Yes, affordability has been an issue going back to the 1910s, but so long as the city has continues to retain this mix as it evolves, then there’s hope that the essential character of this place will be retained and that Vancouver will continue to mature into the world-city status it so desperately craves.
I saw his talk down at the Unitarian Church last week. Loved it, particularly the six categorisations (victorian, rancher etc.) and the bemoaning of the live-work corner store.
I don’t know how Vancouver’s bureaucrats can live with themselves for zoning out corner stores. The sooner the city moves to form-based code and leaves any use regulation to nuisance laws, the better.
I am hopeful the lessons from Mount Pleasant / Rize for the Grandview Woodland planning process will result in a form-based code that better describes the feel of the community.
Vancouver needs innovation, which needs cheap and ubiquitous “third” spaces for mingling, chatting, plotting and planning. Permitting a 3rd space on every intersection (not all four corners, just one) underneath a home or six, and introducing Melbourne-style easy small-bar licenses, would be a wonderful thing for community and the economy.
Very late to this thread… most of the bridges (and Massey Tunnel) were under 10 years old when they had the tolls removed, they probably had not been “payed for”, the 2nd Narrows was tolled for less than 4 years. I looked it up, toll removal passed 48-0, tri-partisan unanimity. http://www.flickr.com/photos/45379817@N08/7265179618/
Movie theatres, Feb and Dec 1955. That does seem to be the last year for a lot of the ‘neighbourhood’ theatres like the Alma, Kitsilano, Kerrisdale,. Can’t compete with KVOS telecasts of I Love Lucy, The Honeymooners…. KVOS is still running them 55 years later; the big theatres downtown lasted into the 70s and 80s, only the Paradise survives (Granville #5 and #6).
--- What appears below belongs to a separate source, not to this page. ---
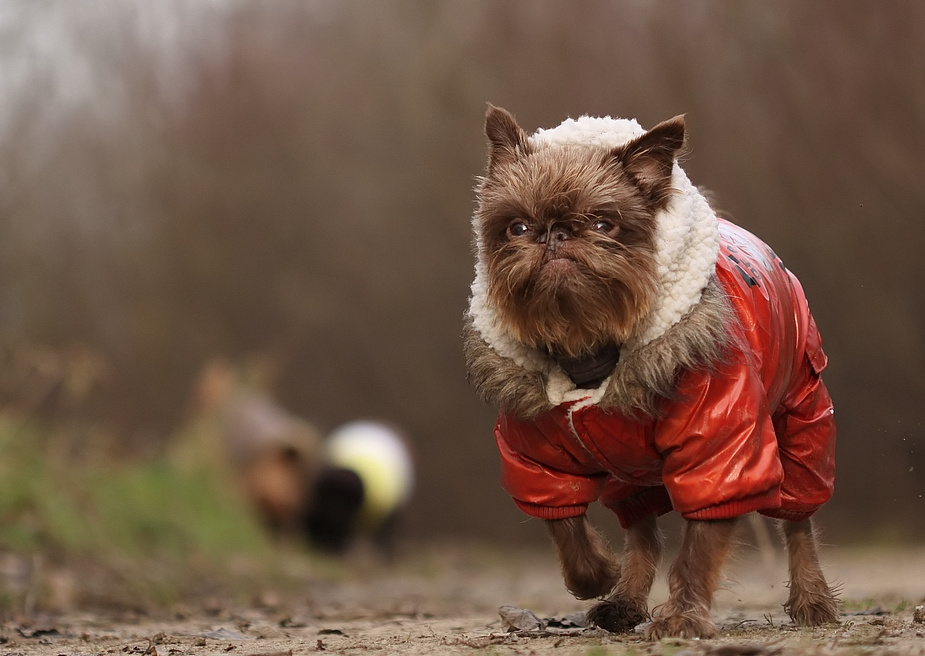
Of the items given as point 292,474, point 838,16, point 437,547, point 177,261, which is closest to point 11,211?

The other survivors from 1955 exist thanks to people like Leonard Schein, Ken Charko…. The Park, Dunbar, Rio, Ridge, these four are not only the last survivors of 1955, they’re the last survivors of 1985!
http://news.google.com/newspapers?id=vDtlAAAAIBAJ&sjid=vIkNAAAAIBAJ&pg=1826%2C184178
http://news.google.com/newspapers?id=6TtlAAAAIBAJ&sjid=vYkNAAAAIBAJ&pg=1371%2C5559444
Not necessarily related, but stumbled on in the Feb 1 1955 Vancouver Sun
Merchants band together to close on Wednesdays as well as Sundays.
First on the list, West Broadway’s Ace Cycles. Still there, closed Mondays.